The latest attempt is an application to UNESCO to become a “City of Literature” – you can understand this with its long, rich, 30 year history of making cheap electronics – Shenzhen is in fact China’s new Bohemia. Or maybe not.
The trouble with Chinese literature is that in the main, it’s pretty bad – there may be 1.3 billion folks here thirsting for a good book – but there’s no money in writing and that tends to lead to a surplus of stuff to be read, but an absence of quality. China’s best selling sci-fi author sells millions of titles, but he has to work a 9 – 5 job to pay his bills, because his cut from a paperback sale is 3/5 of diddly-squat.
So if the top guy in his field can’t make any cash, you can be reasonably assured that no-one else can either. China’s historic literature is richer than its current offering but Shenzhen can’t latch on to that – it didn’t exist in times gone by, and even given the Chinese ability to appropriate just about anything it’s unlikely that the guys at UNESCO are going to believe that there are thousands of years of penmanship emanating from a tiny fishing village.
This obsession with chasing awards is reflected in the bid’s support team; with Mao Shi-Ping’s justification for the application resting on; “Shenzhen’s supported lots of writers who’ve won national awards.”
The trouble is that anyone can win a national award in a developing nation, there are literally billions of the bloody things. Almost every blogger I know has won one of the chain-letter style awards going round – they’re nice, they’re sincerely meant and sincerely conveyed by the givers, but I’m guessing none of us is going to get a plaque from UNESCO for them either.
I love the fact that Shenzhen is already a “City of Design” and wonder if the UNESCO people even bothered to come and have a look before handing out this piece of plastic.
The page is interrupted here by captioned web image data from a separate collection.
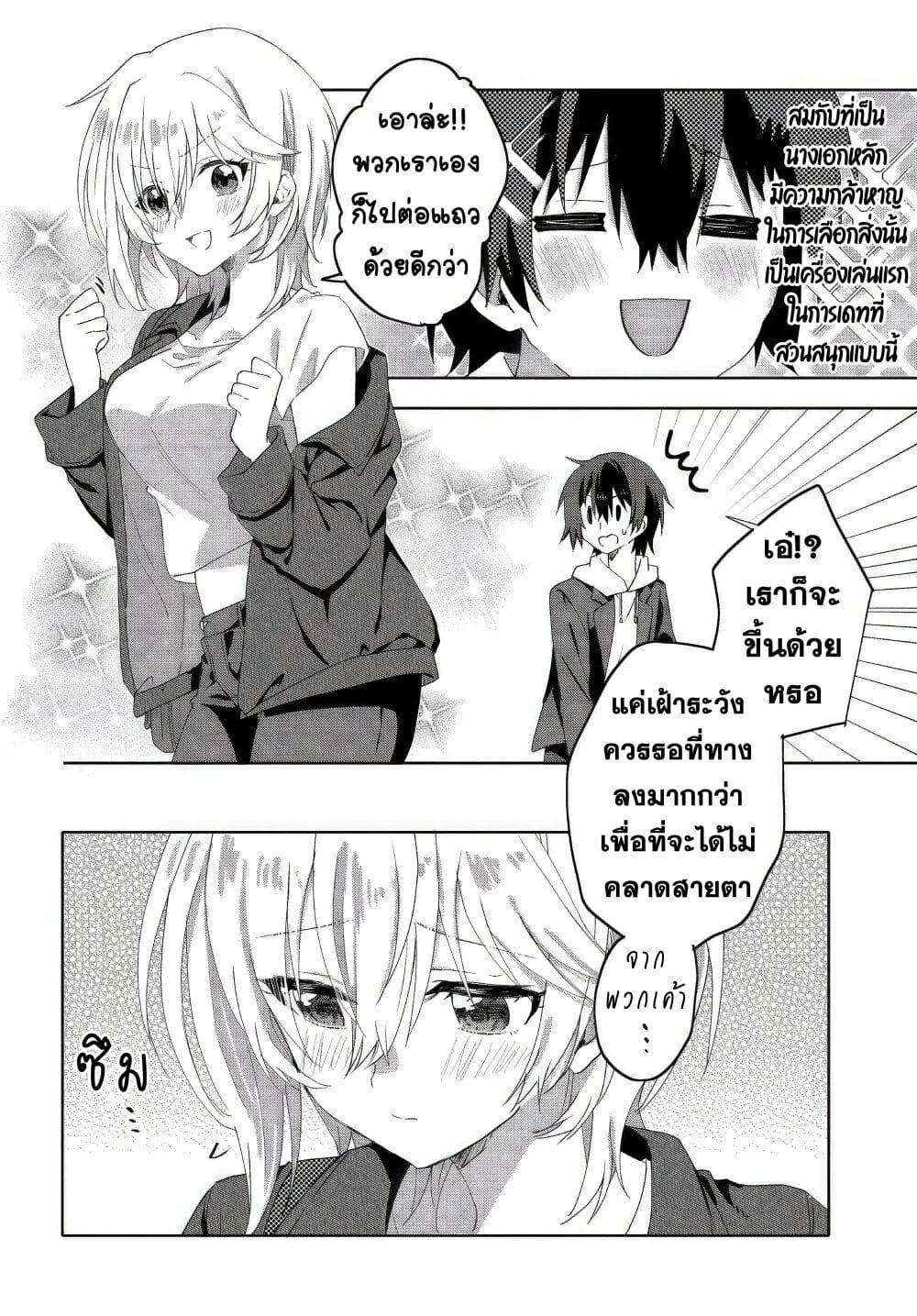 Romcom Manga ni Haitte Shimatta no de, Oshi no Make Heroine wo Zenryoku de Shiawase ni suru - หน้า 2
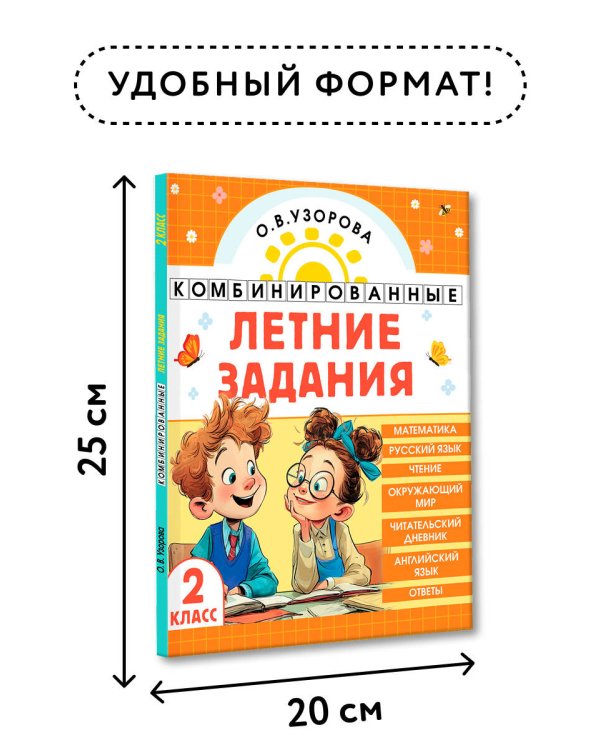 Комбинированные летние задания. 2 класс. Математика. Русский язык. Чтение. Окружающий мир. Английский язык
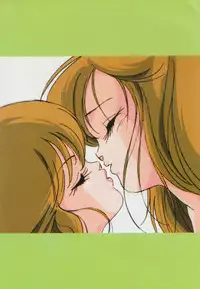 Gal's Anime Adult Video Catalog PART1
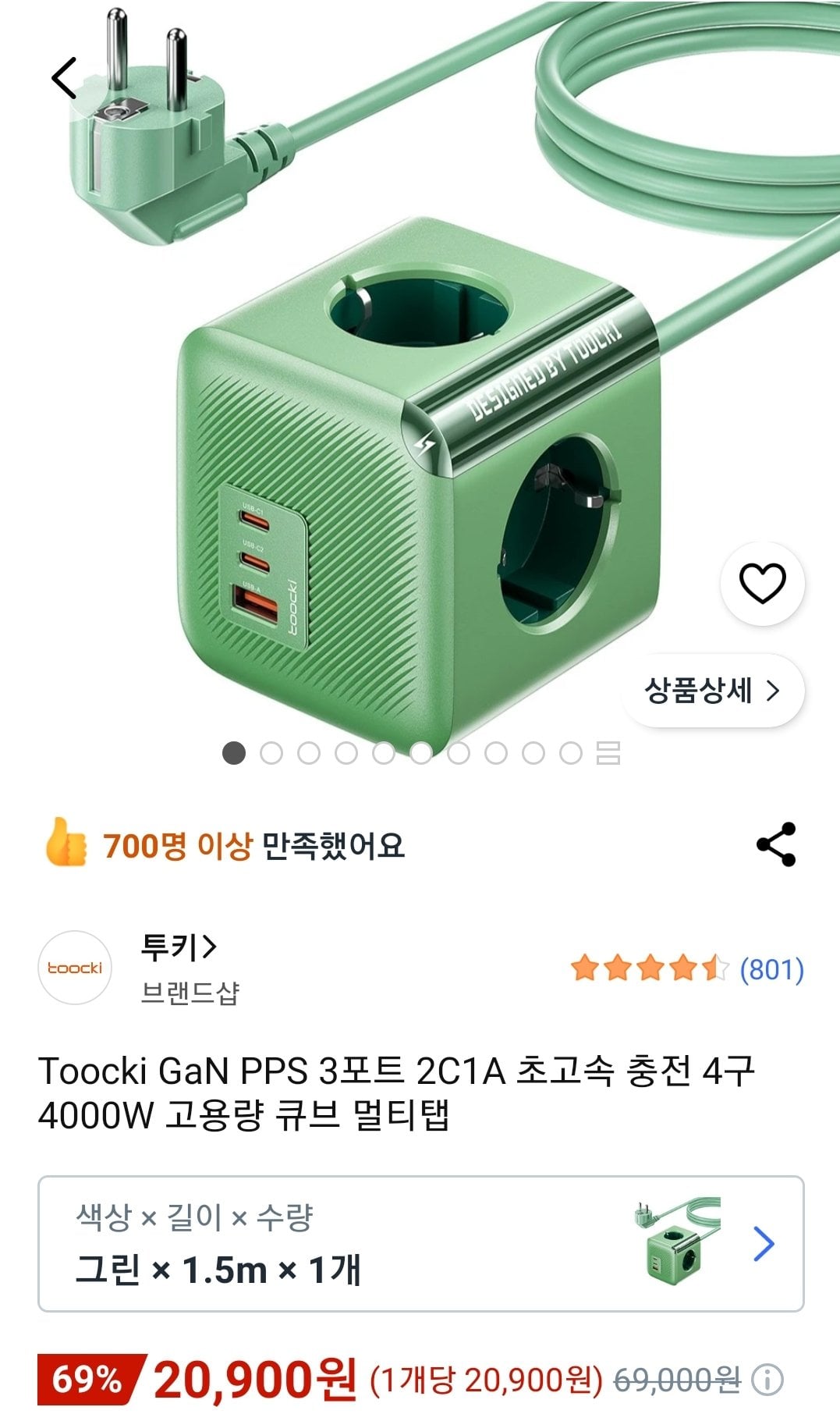 Screenshot_20260707-154927_Coupang.jpg [쿠팡] TOOCKI GaN PPS 3포트 2C1A 초고속 충전 4구 4000W 고용량 큐브 멀티탭 (20,900원) (무료)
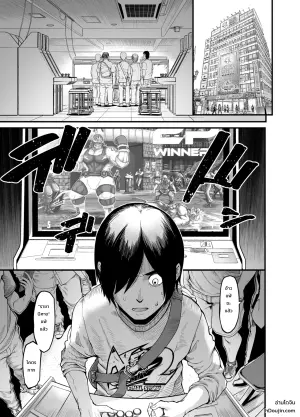 [Ikemen Teikoku (Remu)] ハメ技ゲーミング地味子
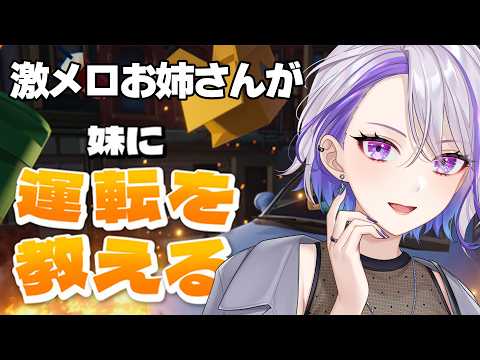 -朔夜トバリ-Virtual BAR-lumen lunae-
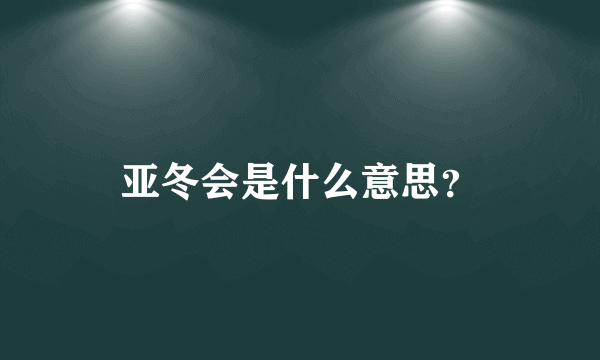 亚冬会是什么意思？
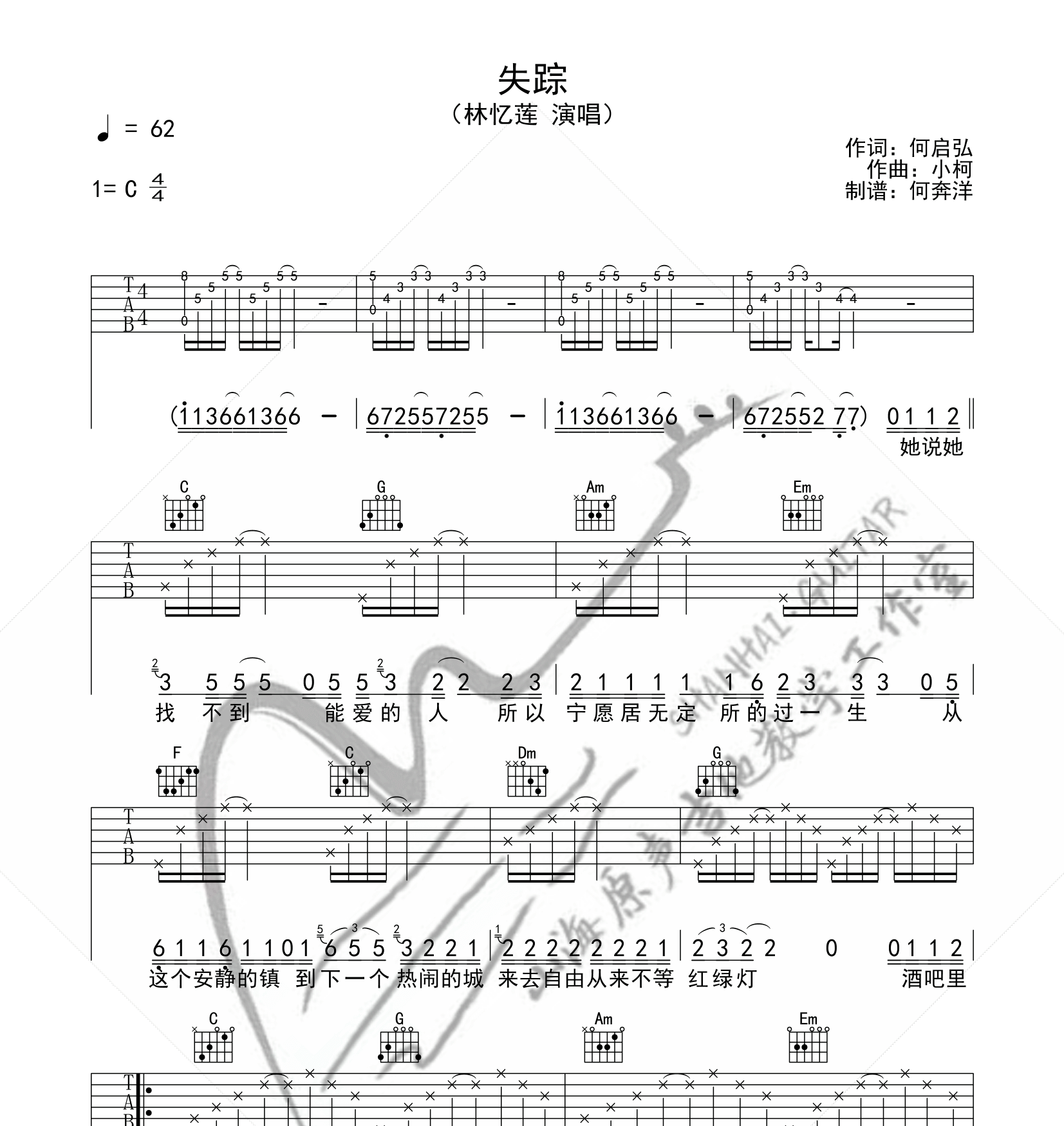 林忆莲《失踪》吉他谱_c调原版吉他弹唱谱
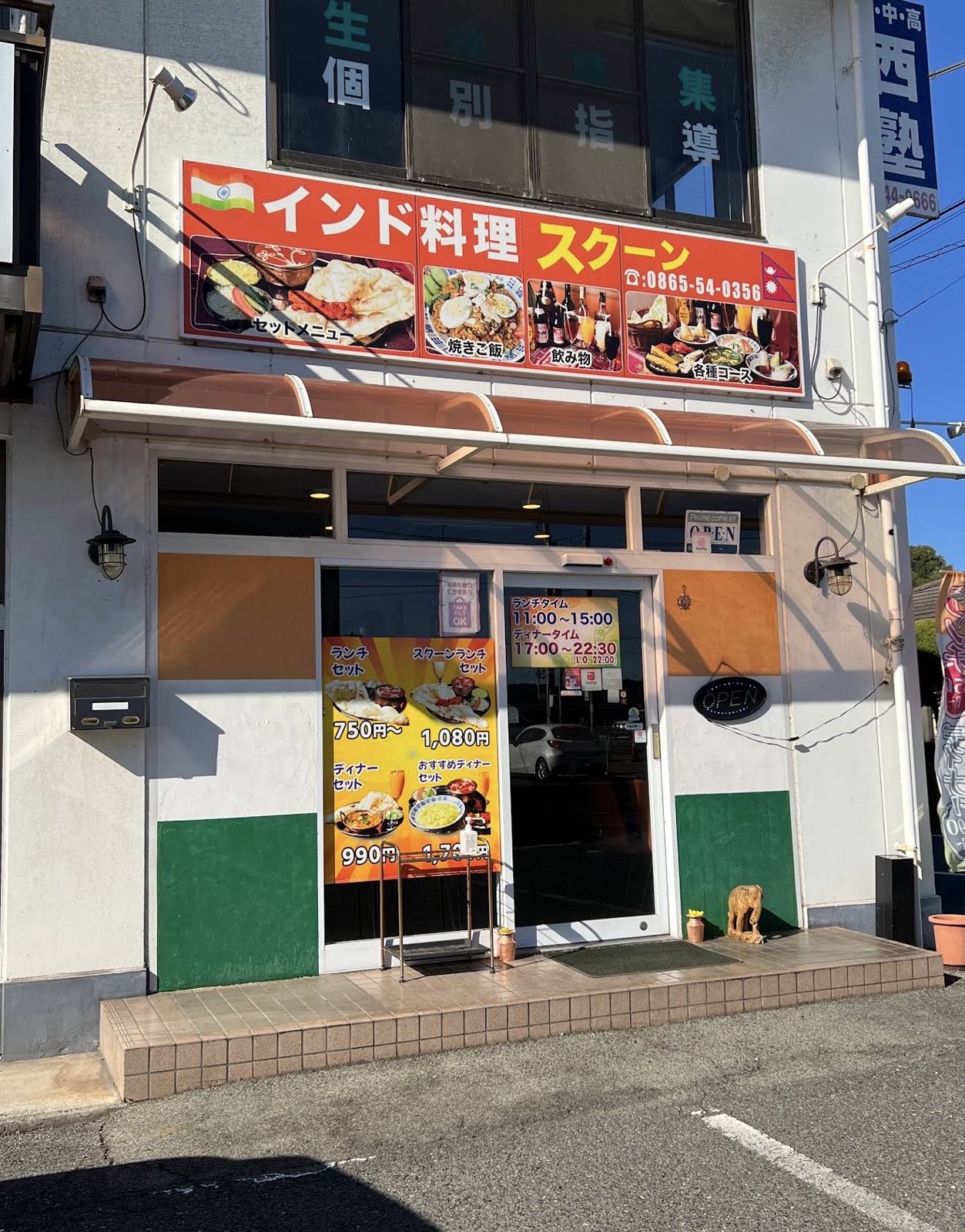 Sukoon storefront
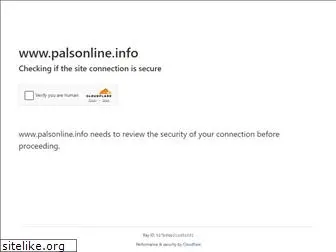 palsonline.info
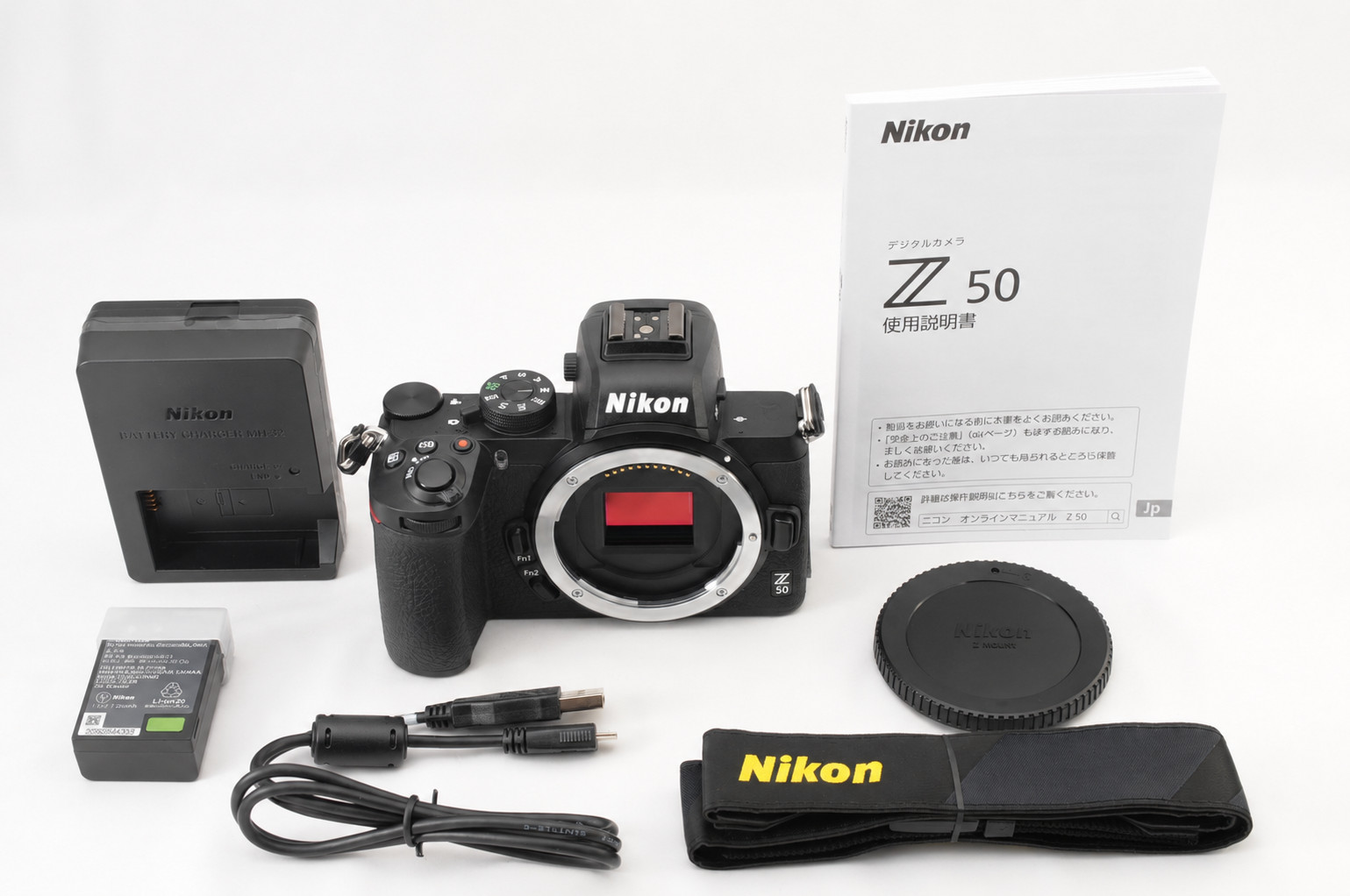 Nikon Z50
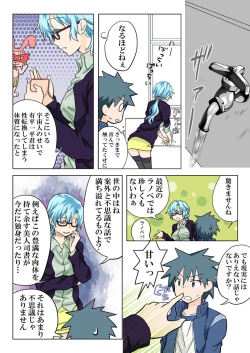 Page 91 of Trouble Sweets pp 1-229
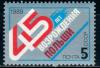 СССР, 1989, №6118, 45-летие возрождения Польши, 1 марка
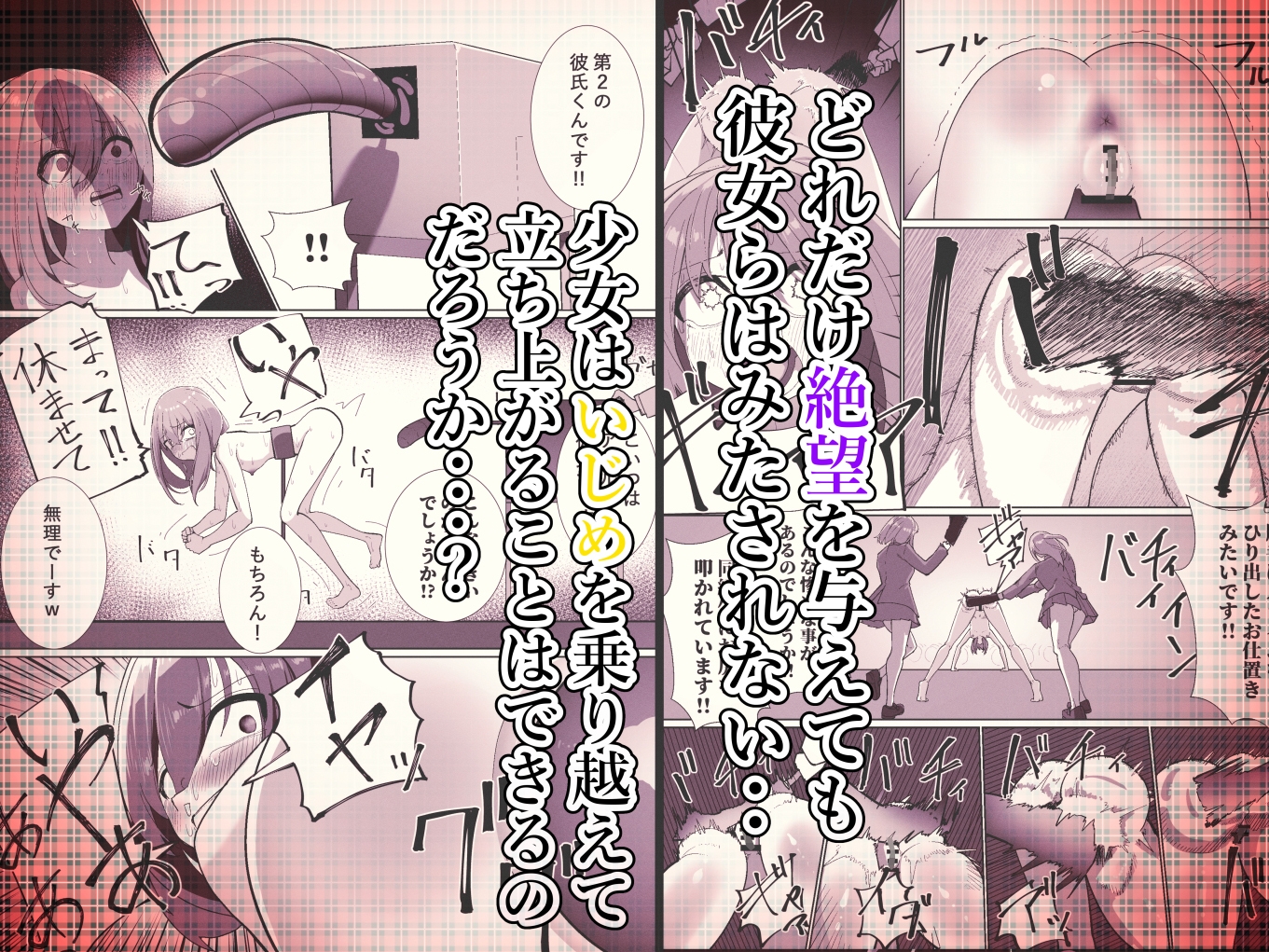 自堕落ニート更生番組 画像3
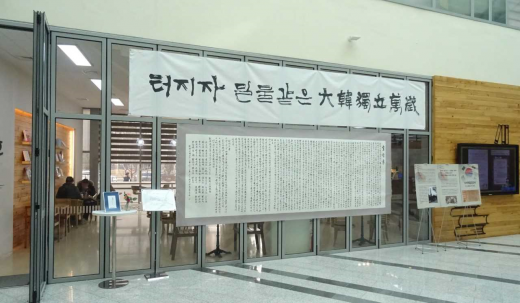 수원호매실도서관. /사진제공=수원시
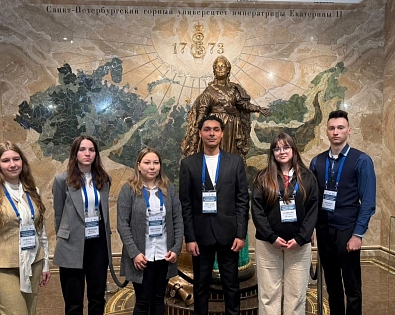 SSTU Students Take Part in the All-Russian Conference in St Petersburg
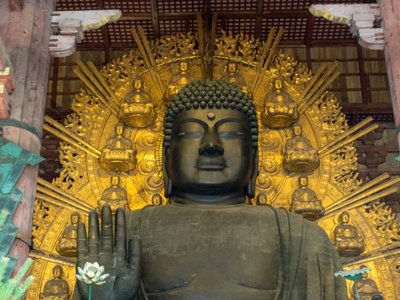 Tōdai-ji Daibutsuden (The Great Buddha Hall)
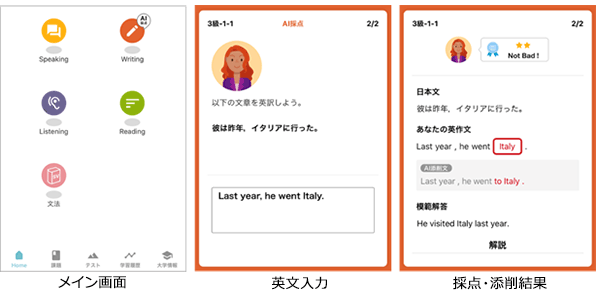 「English 4skills」AI採点の画面イメージ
It’s also in the running for “World Book Capital City” (you’re having a giraffe surely?) and “City of Piano” (whatever that is – I’ve been here for 3 years and seen one piano).
In fairness to Shenzhen the bar to entry for this award seems to be set pretty low, I understand how Dublin, Reykjavik and Edinburgh won – but Melbourne seems to be pushing it and surely America has a more literary destination than Iowa City?